Philadelphia was among the cities that supported oyster houses where one could have their oysters freshly opened for a quick snack or meal. Oysters could be purchased for the home from a woman called an oyster wench or from a peddler that traveled from farm to farm. So many oysters were consumed in Pennsylvania, that by the end of the century acts were being passed to regulate the harvesting of them so as not to harvest them to extinction.

We’ve proven oysters were available throughout Pennsylvania, so now let’s consider how the Pennsylvania Dutch housewives might have prepared them. A 1935 book on Pennsylvania Dutch food contains four recipes for oysters. One instructed in how to fry them, and another was a recipe for Oyster Pie. Is oyster pie a 20th century dish, or, despite the absence of an 18th century recipe actually penned in Pennsylvania, was it prepared considerably earlier?

For the answer, we turn to our old friend, Hannah Glasse and see that she was making pies, soup, stew and sauces, etc. with them in England and given the success of her cookbooks we can be fairly certain that similar dishes would have been known throughout most of Europe. It stands to reason that upon finding a plentiful supply of oysters in America the Europeans would have made similar dishes. Blissful Meals, all.

“To Make a Muscle-Pie [Oyster].
Make a good crust, lay it all over the dish, wash your muscles clean in several waters, then put them in a deep stew-pan, cover them, and let them stew till they are open, pick them out, and see there be no crabs under the tongue; put them in a sauce-pan, with two or three blades of mace, strain liquor just enough to cover them, a good piece of butter, and a few crumbs of bread; stew them a few minutes, so fill your pie, put on the lid, and bake it half an hour. So you may make an oyster pie. Always let your fish be cold before you put on the lid, or it will spoil the crust.” – Hannah Glasse.

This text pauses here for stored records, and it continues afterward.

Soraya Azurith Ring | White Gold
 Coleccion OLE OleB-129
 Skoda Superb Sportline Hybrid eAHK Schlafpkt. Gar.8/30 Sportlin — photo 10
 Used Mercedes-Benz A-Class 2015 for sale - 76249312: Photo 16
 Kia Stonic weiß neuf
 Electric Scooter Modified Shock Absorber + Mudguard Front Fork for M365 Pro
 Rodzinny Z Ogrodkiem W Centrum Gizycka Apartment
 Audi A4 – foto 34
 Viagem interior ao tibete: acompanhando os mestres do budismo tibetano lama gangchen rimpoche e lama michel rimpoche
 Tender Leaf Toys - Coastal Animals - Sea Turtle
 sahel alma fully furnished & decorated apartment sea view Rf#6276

“Dutch Chicken Oyster Pie. Stew chicken until tender, season with quarter pound butter, salt, and pepper. Line deep pie dish with pastry crust. Pour in the stewed chicken and cover loosely with a crust, cutting in the center of this crust a hole the size of a small teacup. Prepare separately one pint of oysters, heating the liquor, thickening with a little flour and water. Season with salt, pepper, and two tablespoons of butter. When it comes to a boil, pour over the oysters. Twenty minutes before the pie is done, lift the top crust and put the oyster mixture in.” – Frederick, Justus. Pennsylvania Dutch Cookbook. 1935.

“Oyster Pot Pie, Allentown. [This pie was like the Penn. Dutch chicken pot pie with dumplings/noodles instead of being baked in a crust] 1 quart oysters, 2 tablespoons butter, 1 tablespoon flour, or more, 1 teaspoon paprika, 1 teaspoon minced parsley, biscuit. Scald the oysters in their own liquor; when the water boils skim out the oysters and keep warm. Add to the oyster liquor a pint of water, a teaspoon of salt, and half a teaspoon of pepper and the parsley. Also the butter. Thicken with the flour, mixed with a little cold water. Have ready some light biscuit dough, which cut into squares and drop into the hot oyster liquor. Cover tight and cook for 20 minutes. Then stir the oysters in and serve in one dish sprinkled with paprika.” – Frederick.